RSS made easy to understand

Jacob Nahin

Some access news by visiting a Web site. Others crash on the couch, consuming 30 second snippets crafted for them by one or two news sources (CNN, Fox News). However, this method of news consumption can skew a reader or viewers perception of the world. There’s a more efficient way to browse the news by consuming it from a variety of sources within the time it takes to watch a one-hour broadcast. It’s called Really Simple Syndication (RSS).

Undoubtedly, your eyes glazed over this acronym,RSS, like a key term in a textbook. After all, should a term with “simple” in the title be so long? So do me a favor, forget the term for the moment and think of RSS as a list of efficiently formatted, easily accessible links to your favorite news sources.

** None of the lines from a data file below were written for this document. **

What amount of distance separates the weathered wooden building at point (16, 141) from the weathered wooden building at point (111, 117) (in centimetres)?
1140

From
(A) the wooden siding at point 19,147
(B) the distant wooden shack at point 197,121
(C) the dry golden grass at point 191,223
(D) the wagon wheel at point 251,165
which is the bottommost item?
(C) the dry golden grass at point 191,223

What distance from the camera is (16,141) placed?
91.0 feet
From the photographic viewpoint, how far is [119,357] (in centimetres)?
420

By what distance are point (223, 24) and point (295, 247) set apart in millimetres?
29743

If you have a GMail account, go to Google Reader. Click “Add Subscription” on the left (don’t worry, subscriptions are free) and search for the news sources you want to read. After adding the subscription to Google Reader, you will be able to read and share news, or “feeds” from the center box. Google Reader also allows you to organize your feeds into folders for efficient consumption.

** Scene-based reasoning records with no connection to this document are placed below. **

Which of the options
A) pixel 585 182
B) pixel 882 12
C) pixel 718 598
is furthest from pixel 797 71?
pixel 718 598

If you have a Blackberry, download Viigo, a free RSS reader that downloads all of your news, blogs and podcasts straight to your phone. Viigo organizes the news you select into different categories such as “Entertainment,” or “Sports.” Viigo also imports any feeds you have already added to Google Reader.

If you have an iPhone or an iPod Touch, give iNews a try. The free application also syncs with Google Reader thought it lacks Viigo’s organization.